Mike Berman’s Washington Watch

December 2, 2016 11:51 AM

Final Thoughts

Reports are that Hillary Clinton believes that FBI Director James Comey’s two letters to Congress late in the campaign halted her momentum.

Two weeks before the election the announcement was made that the premiums on the Affordable Care Act would go up at least 25% in 2017.

Of 135,000,000 votes cast, it would only take a change in a total of 102,000 votes in three states, Michigan (10,704), Pennsylvania (68,171) and Wisconsin (22,171) and Clinton is elected. A friend to whom I mentioned these numbers reminded me that even 10,000 is a lot to recover in a recount.

The popular vote margin that Clinton has received in California will exceed Clinton’s margin over Trump in the national popular vote.

It was only 7 days after the 2016 general election when I received my first fundraising request from a 2018 candidate.

This campaign marks the retirement of a generation of democratic political campaigners and operatives.

During the campaign, Trump said what came to mind and then repeated those things which drew the most attention, whether or not they were actually true.

If you watched the Trump events on TV and then watched the Clinton events you could not help but notice the difference in the size and the level of excitement.

The judgement by the media and pundits was that Donald Trump lost all three debates with Hillary Clinton. But if you listened to his words, in each of the debates he made the same several points that were designed to reach his then and future followers.

This election raises the question of whether the reliance on analytics has caused campaigns to abandon time honored approaches. I believe there is room for both.

Now that the campaign is behind us, the media as well as a variety of lawyers and other public officials have decided to land on the question of potential conflicts of interest resulting from the large and complicated business holdings of the President-Elect and his family.

Everyone agrees that the legal conflict rules for government employees do not apply to the President and Vice-President.

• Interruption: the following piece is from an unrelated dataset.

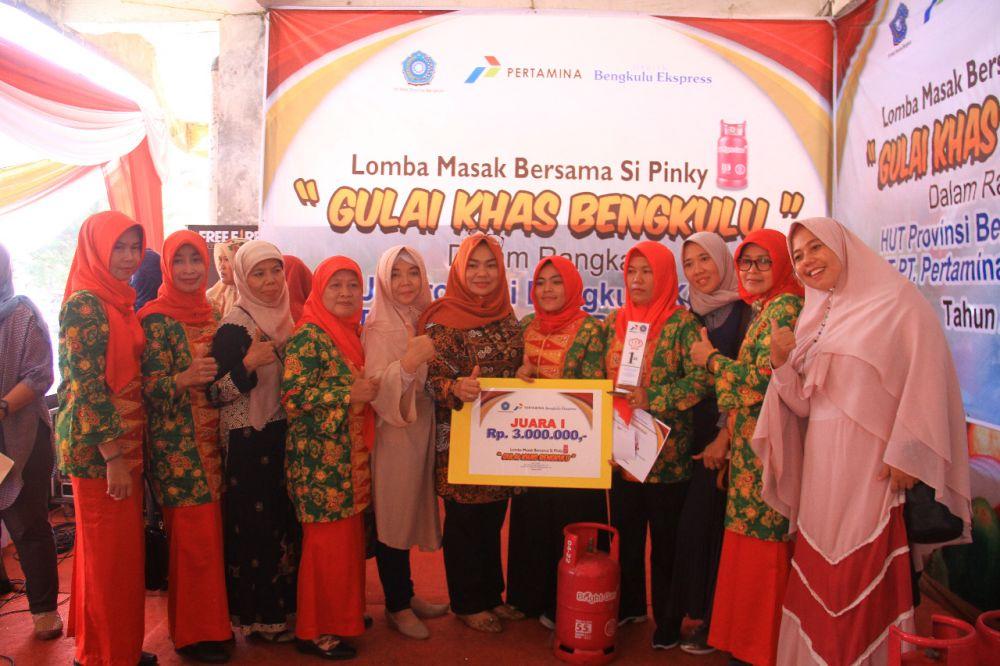 Lomba Masak Gulai Ikan Khas Bengkulu, Dharma Wanita Dinas TPHP Kembali Raih Juara.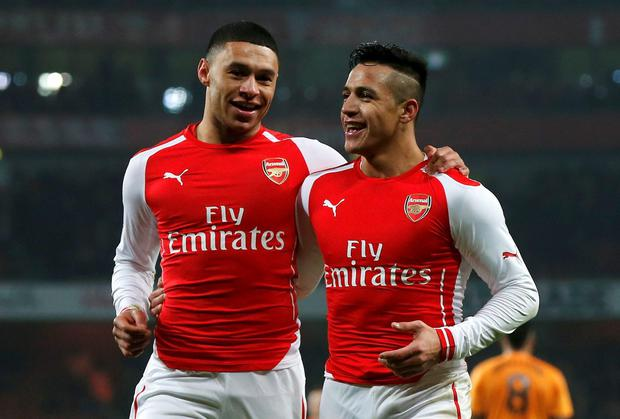 Alexis Sanchez (right) and Alex Oxlade-Chamberlain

Throughout the campaign there was considerable media angst about the fact that Trump refused to reveal his tax returns. The media was replete with stories that he may not have paid any federal income taxes for up to twenty years. He was elected anyway.

There is no way Trump is going to sell off all of his holdings as some have suggested. They are very much a part of the future of his family. He has proposed that the children will run the Trump empire while he is president. There is little question about whether they will talk to their father along the way.

Yes, he and his family are likely to get wealthier during his term in office.

The questions on which we should all be focusing are:

  • What is Trump going to do to resolve the problems facing this country?
  • What is he going to do to improve the lives of the people who elected him?
If it turns out, over time, that Trump and his family are doing better than those who put him in office, the public will let him know. That is the time to pay attention.

Given this last election, both major political parties have big problems but more on that in the next issue of the Watch.